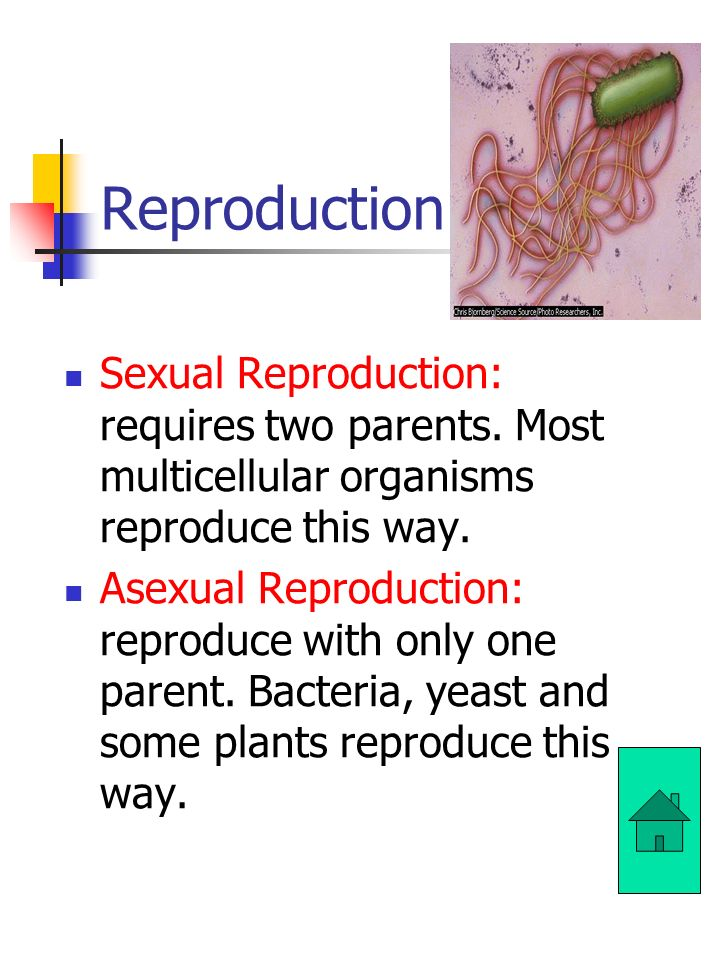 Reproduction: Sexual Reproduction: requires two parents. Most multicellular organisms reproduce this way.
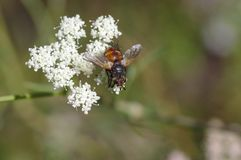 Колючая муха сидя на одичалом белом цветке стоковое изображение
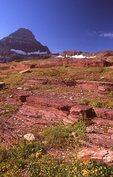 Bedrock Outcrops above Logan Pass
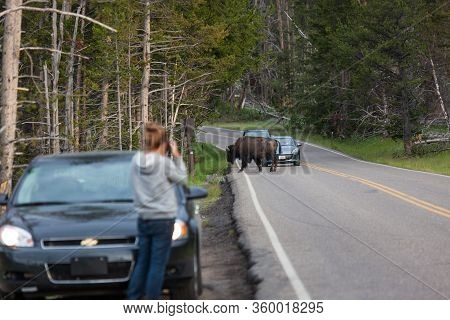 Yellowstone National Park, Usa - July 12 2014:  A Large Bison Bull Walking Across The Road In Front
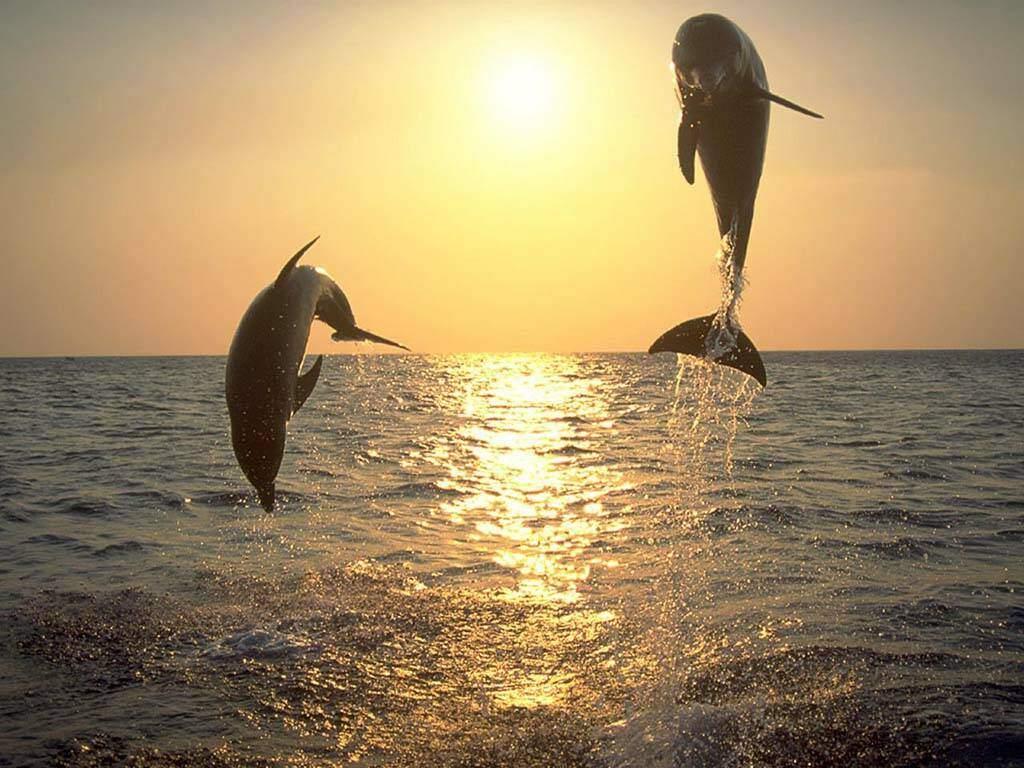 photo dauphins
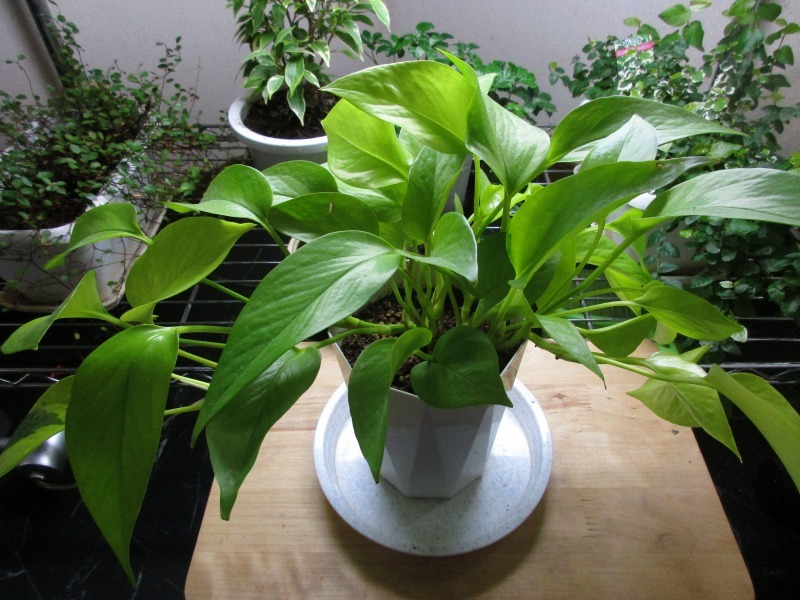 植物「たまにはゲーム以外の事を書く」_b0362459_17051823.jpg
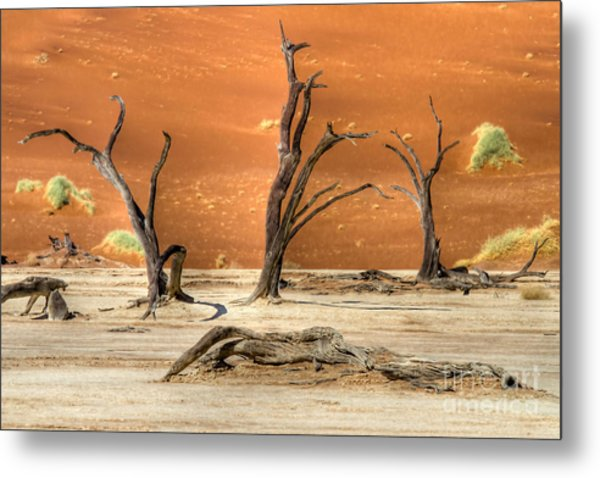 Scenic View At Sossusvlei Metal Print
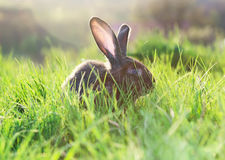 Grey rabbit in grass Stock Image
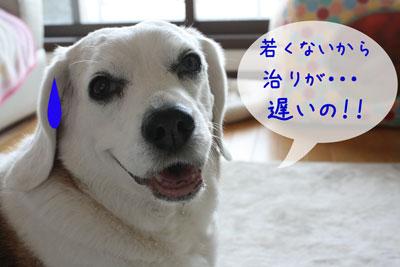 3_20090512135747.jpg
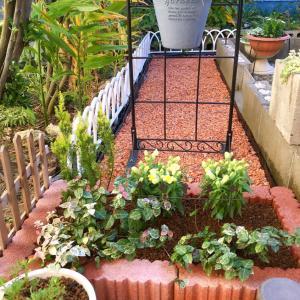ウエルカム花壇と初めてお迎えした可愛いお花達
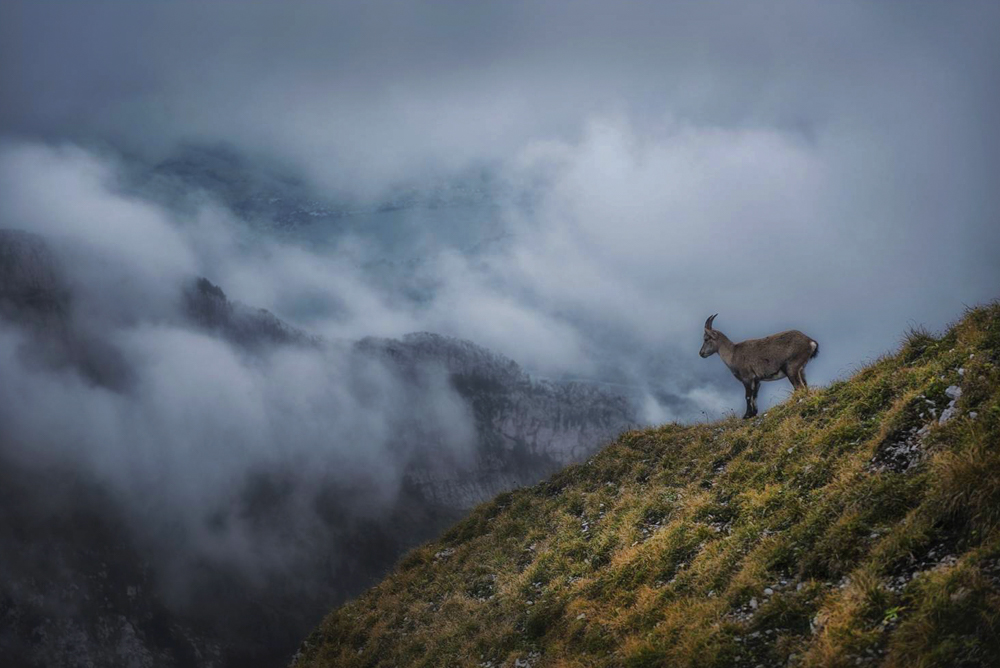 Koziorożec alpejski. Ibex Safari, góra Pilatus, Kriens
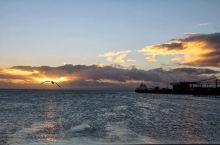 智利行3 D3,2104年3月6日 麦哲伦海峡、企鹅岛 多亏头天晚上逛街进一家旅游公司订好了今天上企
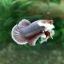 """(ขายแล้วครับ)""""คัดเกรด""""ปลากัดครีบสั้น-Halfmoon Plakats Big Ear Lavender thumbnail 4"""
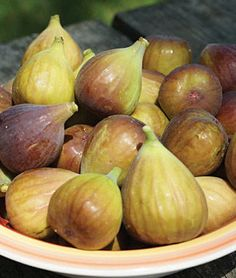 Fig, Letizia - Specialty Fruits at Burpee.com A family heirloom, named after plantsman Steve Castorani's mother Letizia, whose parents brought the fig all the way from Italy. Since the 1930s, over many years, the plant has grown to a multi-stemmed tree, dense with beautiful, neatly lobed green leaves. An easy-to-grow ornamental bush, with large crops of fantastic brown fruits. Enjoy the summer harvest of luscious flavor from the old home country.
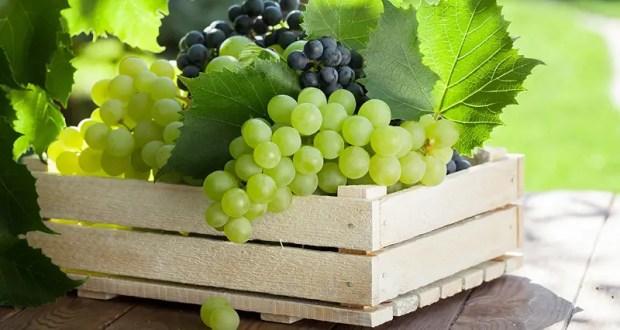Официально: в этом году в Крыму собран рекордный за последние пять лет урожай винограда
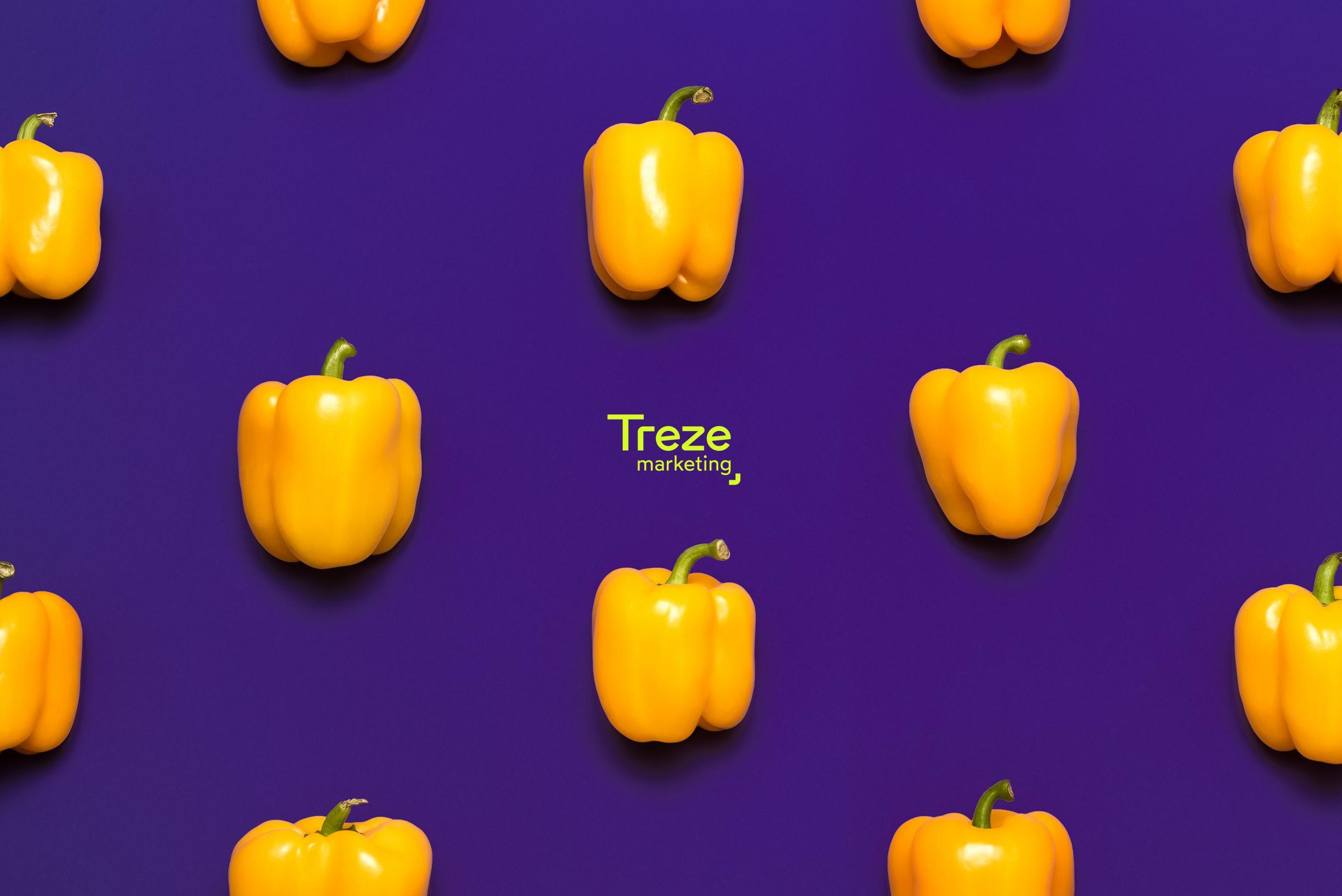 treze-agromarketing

********

Please quote exactly the run of lines that starts the entries and ends at the line containing "Plakats Big Ear", leaving out every picture.

 Reproduction: Sexual Reproduction: requires two parents. Most multicellular organisms reproduce this way.
 Колючая муха сидя на одичалом белом цветке стоковое изображение
 Bedrock Outcrops above Logan Pass
 Yellowstone National Park, Usa - July 12 2014:  A Large Bison Bull Walking Across The Road In Front
 photo dauphins
 植物「たまにはゲーム以外の事を書く」_b0362459_17051823.jpg
 Scenic View At Sossusvlei Metal Print
 Grey rabbit in grass Stock Image
 3_20090512135747.jpg
ウエルカム花壇と初めてお迎えした可愛いお花達
 Koziorożec alpejski. Ibex Safari, góra Pilatus, Kriens
 智利行3 D3,2104年3月6日 麦哲伦海峡、企鹅岛 多亏头天晚上逛街进一家旅游公司订好了今天上企
 """(ขายแล้วครับ)""""คัดเกรด""""ปลากัดครีบสั้น-Halfmoon Plakats Big Ear Lavender thumbnail 4"""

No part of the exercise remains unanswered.